## What is expected
Please repeat the MOU passage, starting at the words "Confidentiality also matters" and ending after "information is handled.", and substitute "proprietary information" for "trade secrets".

Confidentiality also matters for organizations. For example, one party may learn about a sensitive issue, or the “trade secrets” of another party, that should not be shared. The MOU may specify how to mark communications as confidential, what to assume is confidential, and how to handle confidential information. Non-disclosure agreements (NDAs) can be used to help ensure that certain information will remain confidential. An NDA can help prevent organizational harm and ensure confidentiality by providing guidance on how information is handled.

Ownership

Ownership in an MOU often refers to rights to data and other intellectual property which may have been created prior to the MOU, or in the performance of the MOU. Intellectual property may include research instruments, curriculum, training materials, presentations, and reports, among many other things. In an MOU, parties may assert what property rights they have or maintain. Parties can also ask for assurances that property used in service of an MOU does not infringe on the rights of any third party (i.e., any entity that is not a direct party of the agreement). Parties can also restrict and/or license certain rights to use their property. Licenses vary in their permitted field of use (i.e., where it can be used – such as within a single school district, or for what purposes it can be used – such as only for projects under the supervision of a specific project director) and also the permitted uses. Permitted uses can include the right to reproduce, distribute, display publicly, and prepare derivative works. In our experience, derivative works is an example of a usage that can be tricky, and needs to be thoughtfully considered with specific use scenarios in mind. A derivative work can include, for example, a translation. If one party owns the original property, and another party does the translation, who owns the translated work, and what rights does each party have to use it?

## Entries
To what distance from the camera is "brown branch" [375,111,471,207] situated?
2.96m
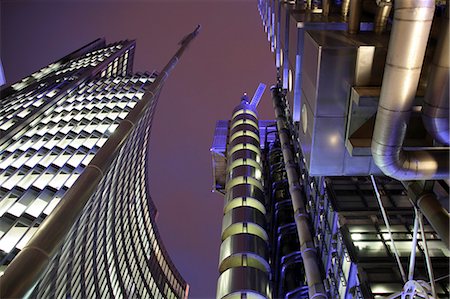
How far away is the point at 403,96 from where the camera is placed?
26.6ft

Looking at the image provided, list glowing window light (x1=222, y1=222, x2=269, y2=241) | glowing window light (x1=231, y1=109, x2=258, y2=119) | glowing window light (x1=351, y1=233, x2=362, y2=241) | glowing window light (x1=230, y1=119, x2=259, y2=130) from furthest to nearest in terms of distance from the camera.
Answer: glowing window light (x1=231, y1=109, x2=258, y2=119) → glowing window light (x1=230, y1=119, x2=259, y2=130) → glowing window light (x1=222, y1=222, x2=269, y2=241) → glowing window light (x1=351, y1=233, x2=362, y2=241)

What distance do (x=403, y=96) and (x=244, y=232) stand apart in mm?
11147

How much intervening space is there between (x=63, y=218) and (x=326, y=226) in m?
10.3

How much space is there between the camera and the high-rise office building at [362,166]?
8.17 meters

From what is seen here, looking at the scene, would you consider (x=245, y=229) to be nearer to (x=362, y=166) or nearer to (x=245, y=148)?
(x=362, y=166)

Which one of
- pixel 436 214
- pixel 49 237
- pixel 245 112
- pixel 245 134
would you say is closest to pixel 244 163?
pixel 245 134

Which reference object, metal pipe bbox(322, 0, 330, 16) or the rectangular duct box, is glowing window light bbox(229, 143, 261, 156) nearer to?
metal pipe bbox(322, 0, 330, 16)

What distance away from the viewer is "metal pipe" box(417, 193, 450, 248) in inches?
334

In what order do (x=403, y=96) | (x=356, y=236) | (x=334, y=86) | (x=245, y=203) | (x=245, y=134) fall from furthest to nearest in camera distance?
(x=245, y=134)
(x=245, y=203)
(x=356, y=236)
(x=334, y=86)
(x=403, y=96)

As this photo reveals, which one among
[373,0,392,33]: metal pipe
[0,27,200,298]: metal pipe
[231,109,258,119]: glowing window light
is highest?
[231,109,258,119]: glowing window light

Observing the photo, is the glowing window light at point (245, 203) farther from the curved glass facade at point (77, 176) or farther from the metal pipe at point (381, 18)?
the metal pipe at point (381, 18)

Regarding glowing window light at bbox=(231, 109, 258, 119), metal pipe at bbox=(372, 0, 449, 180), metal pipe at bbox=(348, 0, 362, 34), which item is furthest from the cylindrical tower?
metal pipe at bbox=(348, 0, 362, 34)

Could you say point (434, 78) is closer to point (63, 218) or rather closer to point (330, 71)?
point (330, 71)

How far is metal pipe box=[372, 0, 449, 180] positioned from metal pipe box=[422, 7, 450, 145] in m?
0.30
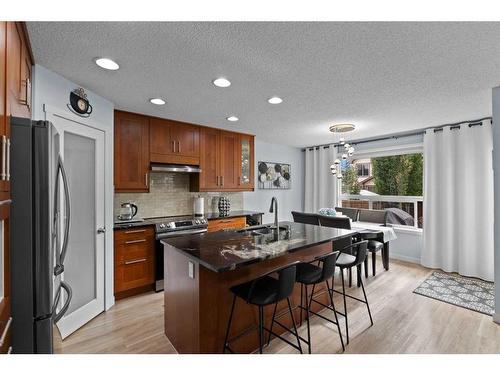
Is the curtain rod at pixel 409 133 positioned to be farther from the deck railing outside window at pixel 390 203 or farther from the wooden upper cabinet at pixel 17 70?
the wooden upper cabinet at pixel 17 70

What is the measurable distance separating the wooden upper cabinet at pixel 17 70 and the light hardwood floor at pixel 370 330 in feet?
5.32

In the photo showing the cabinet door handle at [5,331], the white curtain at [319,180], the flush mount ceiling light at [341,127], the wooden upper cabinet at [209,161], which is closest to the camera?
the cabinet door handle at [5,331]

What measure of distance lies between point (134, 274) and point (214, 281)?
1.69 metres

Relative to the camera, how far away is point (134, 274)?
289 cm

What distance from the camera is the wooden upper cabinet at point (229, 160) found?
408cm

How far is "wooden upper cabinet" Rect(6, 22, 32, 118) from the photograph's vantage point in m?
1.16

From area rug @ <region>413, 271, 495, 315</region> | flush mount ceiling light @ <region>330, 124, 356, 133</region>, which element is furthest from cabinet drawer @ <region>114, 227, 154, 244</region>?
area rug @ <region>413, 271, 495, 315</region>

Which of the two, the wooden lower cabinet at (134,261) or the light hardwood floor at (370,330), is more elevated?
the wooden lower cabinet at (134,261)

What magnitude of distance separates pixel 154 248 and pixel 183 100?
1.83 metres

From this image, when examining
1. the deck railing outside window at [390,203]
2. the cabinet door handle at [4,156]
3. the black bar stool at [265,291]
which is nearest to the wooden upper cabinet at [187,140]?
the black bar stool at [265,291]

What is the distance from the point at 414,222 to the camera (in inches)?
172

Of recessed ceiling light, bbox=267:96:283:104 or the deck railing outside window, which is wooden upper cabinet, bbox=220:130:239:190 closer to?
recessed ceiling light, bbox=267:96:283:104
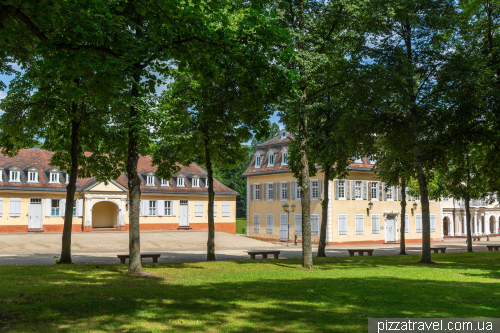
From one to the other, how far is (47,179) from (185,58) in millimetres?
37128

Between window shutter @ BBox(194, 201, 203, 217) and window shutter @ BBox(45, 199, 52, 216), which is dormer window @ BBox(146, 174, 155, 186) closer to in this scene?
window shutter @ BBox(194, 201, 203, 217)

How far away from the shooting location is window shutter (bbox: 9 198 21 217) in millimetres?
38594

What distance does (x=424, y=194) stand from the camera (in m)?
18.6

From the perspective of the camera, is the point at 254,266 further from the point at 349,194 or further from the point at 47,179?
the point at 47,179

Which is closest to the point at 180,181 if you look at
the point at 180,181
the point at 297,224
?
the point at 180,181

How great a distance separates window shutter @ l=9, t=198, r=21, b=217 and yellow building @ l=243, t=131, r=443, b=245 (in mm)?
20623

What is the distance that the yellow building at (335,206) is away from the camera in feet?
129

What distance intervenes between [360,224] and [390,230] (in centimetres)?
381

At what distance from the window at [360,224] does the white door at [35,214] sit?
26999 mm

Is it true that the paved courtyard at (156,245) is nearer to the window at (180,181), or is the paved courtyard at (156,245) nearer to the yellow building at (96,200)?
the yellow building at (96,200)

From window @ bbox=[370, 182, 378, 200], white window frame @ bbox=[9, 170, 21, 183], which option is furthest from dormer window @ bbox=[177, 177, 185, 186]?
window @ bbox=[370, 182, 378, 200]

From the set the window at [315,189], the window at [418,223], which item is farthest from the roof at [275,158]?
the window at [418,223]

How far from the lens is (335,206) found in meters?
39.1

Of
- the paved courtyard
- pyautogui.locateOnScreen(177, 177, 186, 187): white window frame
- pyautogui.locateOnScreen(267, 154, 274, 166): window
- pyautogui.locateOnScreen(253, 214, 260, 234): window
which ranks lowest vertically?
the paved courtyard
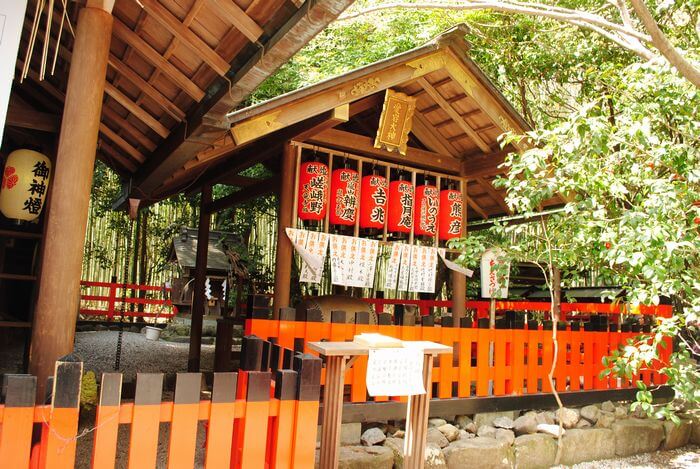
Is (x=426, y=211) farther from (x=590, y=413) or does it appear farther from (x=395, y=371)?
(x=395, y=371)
...
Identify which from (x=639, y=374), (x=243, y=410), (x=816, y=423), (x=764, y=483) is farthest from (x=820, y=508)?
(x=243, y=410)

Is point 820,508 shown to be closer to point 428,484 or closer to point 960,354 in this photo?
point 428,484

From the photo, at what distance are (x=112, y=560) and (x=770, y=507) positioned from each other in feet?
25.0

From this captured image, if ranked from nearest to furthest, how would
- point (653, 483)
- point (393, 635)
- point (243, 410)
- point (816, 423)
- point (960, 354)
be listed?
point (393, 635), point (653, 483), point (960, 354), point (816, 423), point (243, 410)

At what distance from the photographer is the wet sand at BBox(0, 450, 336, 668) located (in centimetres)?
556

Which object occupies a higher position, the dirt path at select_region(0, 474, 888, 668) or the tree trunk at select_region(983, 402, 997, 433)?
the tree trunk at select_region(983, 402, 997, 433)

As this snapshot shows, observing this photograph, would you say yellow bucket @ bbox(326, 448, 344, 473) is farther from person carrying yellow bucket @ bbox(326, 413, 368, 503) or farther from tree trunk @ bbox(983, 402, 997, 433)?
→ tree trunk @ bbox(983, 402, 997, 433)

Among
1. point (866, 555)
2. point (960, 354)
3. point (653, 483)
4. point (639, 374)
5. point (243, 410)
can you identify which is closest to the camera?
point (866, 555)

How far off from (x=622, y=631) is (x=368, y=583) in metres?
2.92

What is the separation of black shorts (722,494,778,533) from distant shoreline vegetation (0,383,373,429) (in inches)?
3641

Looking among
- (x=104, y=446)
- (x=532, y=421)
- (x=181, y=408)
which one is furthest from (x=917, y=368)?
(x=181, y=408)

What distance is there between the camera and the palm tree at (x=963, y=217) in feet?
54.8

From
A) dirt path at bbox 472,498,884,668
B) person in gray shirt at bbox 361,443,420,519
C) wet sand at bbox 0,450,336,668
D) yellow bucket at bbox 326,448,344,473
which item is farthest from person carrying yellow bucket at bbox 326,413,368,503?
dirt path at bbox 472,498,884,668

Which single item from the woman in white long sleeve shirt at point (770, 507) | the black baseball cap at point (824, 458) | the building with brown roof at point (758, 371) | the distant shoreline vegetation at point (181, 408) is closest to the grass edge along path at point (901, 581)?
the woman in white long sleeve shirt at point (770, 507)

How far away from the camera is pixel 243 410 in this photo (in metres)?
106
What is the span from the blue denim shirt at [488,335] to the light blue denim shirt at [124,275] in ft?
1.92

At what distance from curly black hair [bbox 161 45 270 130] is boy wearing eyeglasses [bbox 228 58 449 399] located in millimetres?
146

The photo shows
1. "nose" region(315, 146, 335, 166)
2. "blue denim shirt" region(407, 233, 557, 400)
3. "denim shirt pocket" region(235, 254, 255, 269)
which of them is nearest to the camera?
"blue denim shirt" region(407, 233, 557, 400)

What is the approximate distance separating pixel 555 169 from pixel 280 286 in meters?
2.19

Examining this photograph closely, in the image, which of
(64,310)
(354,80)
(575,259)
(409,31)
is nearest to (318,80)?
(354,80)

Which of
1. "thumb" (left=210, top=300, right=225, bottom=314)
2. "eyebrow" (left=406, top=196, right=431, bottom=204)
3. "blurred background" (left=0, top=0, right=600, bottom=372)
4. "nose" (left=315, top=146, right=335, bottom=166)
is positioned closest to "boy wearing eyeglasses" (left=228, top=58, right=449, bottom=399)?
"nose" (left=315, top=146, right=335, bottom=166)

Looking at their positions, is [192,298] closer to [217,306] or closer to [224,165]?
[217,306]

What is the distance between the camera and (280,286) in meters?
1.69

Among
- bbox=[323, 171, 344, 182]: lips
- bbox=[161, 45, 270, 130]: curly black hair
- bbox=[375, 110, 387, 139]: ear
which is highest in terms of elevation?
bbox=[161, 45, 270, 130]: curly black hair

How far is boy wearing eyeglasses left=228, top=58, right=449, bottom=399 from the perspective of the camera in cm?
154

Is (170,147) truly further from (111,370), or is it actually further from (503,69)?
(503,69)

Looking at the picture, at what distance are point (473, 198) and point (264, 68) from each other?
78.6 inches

## Response to this exercise
Confidentiality also matters for organizations. For example, one party may learn about a sensitive issue, or the “proprietary information” of another party, that should not be shared. The MOU may specify how to mark communications as confidential, what to assume is confidential, and how to handle confidential information. Non-disclosure agreements (NDAs) can be used to help ensure that certain information will remain confidential. An NDA can help prevent organizational harm and ensure confidentiality by providing guidance on how information is handled.